This turn of events provides the place and circumstance that grants the film its title (in one meaning, it becomes “Europudding,” in another, “free-for-all”). Before you can say The Real World, Xavier’s been accepted by six multi-national roomies — Italian Allessandro (Federico D’Anna), Danish Lars (Christian Pagh), German Tobias (Barnaby Metschurat), Soledad (Cristina Brondo), and British Wendy (Kelly Reilly). In this cluttered, haphazard space, where much of the film’s action occurs, he finds a sense of himself in relation to others, in particular others who are not Martine (their early, swoony phone calls grant the roommates endless ammunition for good-natured ridicule: “Je t’aime, mon amour!”). As it turns out, the thing that Xavier liked best about her was her tendency to reflect him, to make him look and feel good.
So, Xavier is a selfish boy. This makes him more ordinary than anything else, a product of his time and place, as well as his station. He will come to understand himself in another context, to appreciate that his desires are not all that matter. He will come of age, as they say, under the watchful eye of a high-def video camera. The apparatus grants the film a certain whimsy and keen sensitivity to place, both reminiscent of Klapisch’s When the Cat’s Away. Even when Xavier behaves poorly, then pouts when there’s a price to pay, you never feel he’s at risk, exactly.
So, he learns to “appreciate” a woman from his Belgian roommate Isabelle (Cécile De France, who won a César for Best Newcomer), then embarks on a lazy affair with Anne-Sophie, because she’s lovely and yearning, not because he actually thinks much of her. And it’s all sort of okay, not egregious, because Jean-Michel doesn’t pay enough attention to her. The guys argue when the truth comes out. But that doesn’t mean Jean-Michel and Anne-Sophie won’t come to Xavier’s going away party at film’s end. Sweet.
Xavier’s does endure a couple of jolts. For one thing, he realizes soon that he will never win the heart of Isabelle because she is a lesbian.

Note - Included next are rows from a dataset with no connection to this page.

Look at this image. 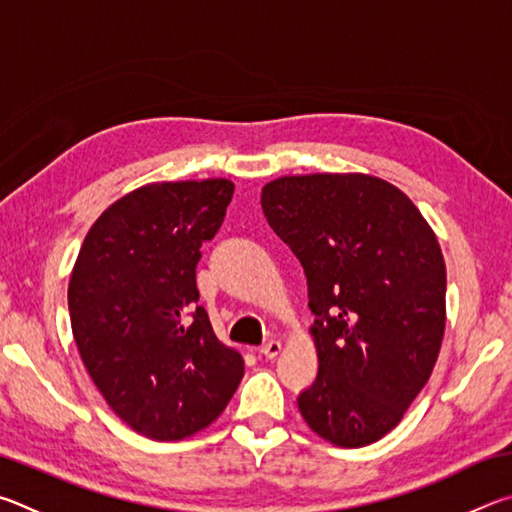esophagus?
<instances>
[{"mask_svg":"<svg viewBox=\"0 0 512 512\" xmlns=\"http://www.w3.org/2000/svg\"><path fill=\"white\" fill-rule=\"evenodd\" d=\"M282 352V343L280 341H268V343H264L262 345V348H259V354H262V357L264 359H275L277 357V354H280Z\"/></svg>","mask_w":512,"mask_h":512,"instance_id":"34e87169","label":"esophagus"}]
</instances>
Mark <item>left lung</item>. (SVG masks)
Here are the masks:
<instances>
[{
    "mask_svg": "<svg viewBox=\"0 0 512 512\" xmlns=\"http://www.w3.org/2000/svg\"><path fill=\"white\" fill-rule=\"evenodd\" d=\"M273 232L307 275L318 377L309 429L366 447L404 418L445 334V259L411 198L368 173L282 176L262 189Z\"/></svg>",
    "mask_w": 512,
    "mask_h": 512,
    "instance_id": "obj_1",
    "label": "left lung"
}]
</instances>
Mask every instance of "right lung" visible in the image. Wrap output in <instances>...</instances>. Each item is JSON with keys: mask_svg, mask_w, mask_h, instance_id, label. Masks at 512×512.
Instances as JSON below:
<instances>
[{"mask_svg": "<svg viewBox=\"0 0 512 512\" xmlns=\"http://www.w3.org/2000/svg\"><path fill=\"white\" fill-rule=\"evenodd\" d=\"M225 178L151 183L121 196L85 235L67 302L94 386L133 431L183 440L219 418L244 359L198 307L201 246L221 228Z\"/></svg>", "mask_w": 512, "mask_h": 512, "instance_id": "right-lung-1", "label": "right lung"}]
</instances>
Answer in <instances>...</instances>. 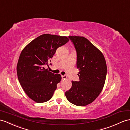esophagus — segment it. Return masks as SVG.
Wrapping results in <instances>:
<instances>
[{
  "instance_id": "34e87169",
  "label": "esophagus",
  "mask_w": 130,
  "mask_h": 130,
  "mask_svg": "<svg viewBox=\"0 0 130 130\" xmlns=\"http://www.w3.org/2000/svg\"><path fill=\"white\" fill-rule=\"evenodd\" d=\"M67 76L66 75H62V79L63 80V79H67Z\"/></svg>"
}]
</instances>
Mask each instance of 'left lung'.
<instances>
[{"label":"left lung","instance_id":"8db88e82","mask_svg":"<svg viewBox=\"0 0 130 130\" xmlns=\"http://www.w3.org/2000/svg\"><path fill=\"white\" fill-rule=\"evenodd\" d=\"M77 51V67L79 81H72L65 93L69 102L79 106L87 105L99 96L105 84L107 67L100 51L83 36H69Z\"/></svg>","mask_w":130,"mask_h":130}]
</instances>
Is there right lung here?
I'll use <instances>...</instances> for the list:
<instances>
[{
	"label": "right lung",
	"mask_w": 130,
	"mask_h": 130,
	"mask_svg": "<svg viewBox=\"0 0 130 130\" xmlns=\"http://www.w3.org/2000/svg\"><path fill=\"white\" fill-rule=\"evenodd\" d=\"M69 40L66 36L43 34L21 51L17 67L18 79L25 93L36 103H45L51 99L57 84L61 82V75L48 71L43 65L48 66L56 50Z\"/></svg>",
	"instance_id": "1"
}]
</instances>
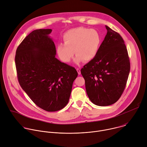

She offers him solace (“I wish you were a woman”), and he laughs at the cosmic glitch that seems to be his experience at the moment: “The world is badly made.”
It’s a clever line, but the world is actually quite fine in L’Auberge Espagnole, whose one-from-every-food-group approach leads to sketches more than characters, identified by cultural quirks, rather like Xavier sees the world. Soon he meets a much more egregious version of such thinking, in Wendy’s younger brother William (Kevin Bishop), who makes fun of each roomie’s accent, and makes Hitler jokes at Tobias, thinking his worldview is the one everyone shares, baffled when others are offended. Xavier’s self-involvement is subtler (though he does through a period of believing he’s seeing Erasmus, the historical figure, and visits Jean-Michel for a neurological exam, not even thinking that the man might know about and resent the affair).
But if Xavier remains annoyingly egocentric, the film is, on another and more remarkable level, about exactly that. It points out associations between commercial and cultural globalizations, but celebrates rather than laments the loss of fixed identities.